Im gunna buy one now.....


----------



## bildad (Jun 20, 2011)

Welcome to the forum David, so do you own one of these Cameras?


----------



## Stealthfisha (Jul 21, 2009)

Hahahaha this just keeps getting better!
David? Helllloooooo?


----------



## Stealthfisha (Jul 21, 2009)

Its a pity. ....is there anything on the market as robust and cheaper than a go pro?


----------



## Stealthfisha (Jul 21, 2009)

Sounds bloody good old fart....are there good reviews on it for yak fishing?
have you dunked and how long does the battery last?

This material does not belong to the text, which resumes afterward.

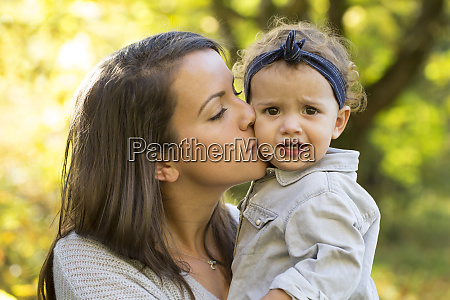 mother kissing baby girl outdoors in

calling me stealth is fine but baggs is great if ya want a reach around.....


----------



## Bradv (Jan 14, 2013)

Content removed to prevent monetization of that given freely and solely for community benefit - sorry :-(


----------



## scater (Nov 24, 2007)

Bradv said:


> Stealthfisha said:
> 
> 
> > Its a pity. ....is there anything on the market as robust and cheaper than a go pro?
> ...


Specs look pretty good but it says it's only water resistant to 20m. How deep have you taken it?


----------



## Bradv (Jan 14, 2013)

Content removed to prevent monetization of that given freely and solely for community benefit - sorry :-(


----------



## scater (Nov 24, 2007)

Wipeouts in the surf can put some serious pressure on your gear. You don't need to go super deep to replicate the pressure.


----------



## Stealthfisha (Jul 21, 2009)

oldfart said:


> Hey bags no don't know if there are reviews on yak sites but I left mine in a tub of water f900mm deep for 6 hrs (case only) and it was still dry. Just as a kicker latest aust post cattle dog delivered this morning shows a MiSnapz sports action camera 720 HD video setup waterproof to 3 metres for $39.99. sounds ok but I guess the proof is in the pudding and I'm not hungry


That 3sixt hd cam is now $40.....got any vids of kayaking yet?


----------